Spatial question records
+===+
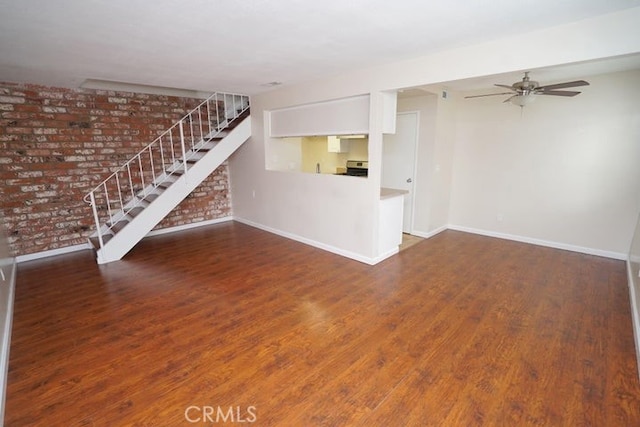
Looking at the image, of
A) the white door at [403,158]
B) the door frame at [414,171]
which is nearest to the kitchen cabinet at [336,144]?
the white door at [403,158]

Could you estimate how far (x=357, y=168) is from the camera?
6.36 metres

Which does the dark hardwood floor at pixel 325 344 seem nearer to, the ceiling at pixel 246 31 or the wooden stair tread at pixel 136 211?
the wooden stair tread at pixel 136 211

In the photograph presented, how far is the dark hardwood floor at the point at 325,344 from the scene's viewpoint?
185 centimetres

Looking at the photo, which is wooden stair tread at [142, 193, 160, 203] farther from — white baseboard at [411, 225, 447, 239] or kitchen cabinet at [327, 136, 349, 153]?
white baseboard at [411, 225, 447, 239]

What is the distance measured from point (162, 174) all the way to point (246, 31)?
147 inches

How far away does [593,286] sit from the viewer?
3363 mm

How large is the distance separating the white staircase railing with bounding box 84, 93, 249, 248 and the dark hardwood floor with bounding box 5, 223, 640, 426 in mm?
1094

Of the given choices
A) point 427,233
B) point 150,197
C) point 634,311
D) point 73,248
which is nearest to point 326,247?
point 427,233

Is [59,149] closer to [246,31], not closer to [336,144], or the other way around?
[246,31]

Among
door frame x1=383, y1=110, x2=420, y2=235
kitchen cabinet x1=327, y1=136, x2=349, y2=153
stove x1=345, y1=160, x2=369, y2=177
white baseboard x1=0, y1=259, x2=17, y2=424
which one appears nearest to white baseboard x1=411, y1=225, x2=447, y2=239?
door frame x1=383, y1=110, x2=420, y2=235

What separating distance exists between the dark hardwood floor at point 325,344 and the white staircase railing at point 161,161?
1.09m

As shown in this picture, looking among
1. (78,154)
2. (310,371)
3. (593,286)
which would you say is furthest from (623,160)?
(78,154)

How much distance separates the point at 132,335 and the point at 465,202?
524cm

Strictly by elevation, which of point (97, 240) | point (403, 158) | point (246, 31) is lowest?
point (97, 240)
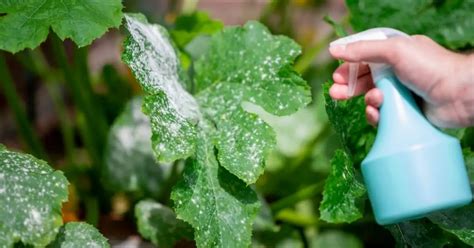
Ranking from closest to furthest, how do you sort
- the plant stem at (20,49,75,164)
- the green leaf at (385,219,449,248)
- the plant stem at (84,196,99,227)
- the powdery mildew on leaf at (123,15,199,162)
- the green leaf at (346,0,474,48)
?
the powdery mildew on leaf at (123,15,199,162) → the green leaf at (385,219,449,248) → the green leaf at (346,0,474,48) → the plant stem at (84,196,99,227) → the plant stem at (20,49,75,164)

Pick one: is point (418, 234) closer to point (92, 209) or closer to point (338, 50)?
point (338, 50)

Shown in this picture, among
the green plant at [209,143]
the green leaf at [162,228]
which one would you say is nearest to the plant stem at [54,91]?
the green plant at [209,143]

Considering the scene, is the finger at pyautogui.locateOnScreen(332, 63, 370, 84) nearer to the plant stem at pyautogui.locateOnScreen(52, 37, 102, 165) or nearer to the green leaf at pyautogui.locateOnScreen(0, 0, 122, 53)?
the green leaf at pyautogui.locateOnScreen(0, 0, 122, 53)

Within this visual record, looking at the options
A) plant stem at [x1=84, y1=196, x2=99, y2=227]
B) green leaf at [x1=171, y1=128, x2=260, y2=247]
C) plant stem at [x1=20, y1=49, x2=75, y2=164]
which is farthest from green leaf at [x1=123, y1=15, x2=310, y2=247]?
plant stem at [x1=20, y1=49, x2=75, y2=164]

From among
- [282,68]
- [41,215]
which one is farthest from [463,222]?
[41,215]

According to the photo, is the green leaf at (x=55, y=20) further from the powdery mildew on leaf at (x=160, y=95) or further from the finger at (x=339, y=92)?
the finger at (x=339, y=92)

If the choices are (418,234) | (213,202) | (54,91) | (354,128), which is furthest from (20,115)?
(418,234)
+===+
■ WHAT YOU ARE ASKED TO DO ■
Write out the records above word for word, from the line containing "According to the" through the end of the records, including both of those ends.

■ ANSWER TO THE EXERCISE ■
According to the photo, is the green leaf at (x=55, y=20) further from the powdery mildew on leaf at (x=160, y=95) or further from the finger at (x=339, y=92)?
the finger at (x=339, y=92)

If the choices are (418,234) | (213,202) | (54,91) | (354,128), which is furthest from (20,115)?
(418,234)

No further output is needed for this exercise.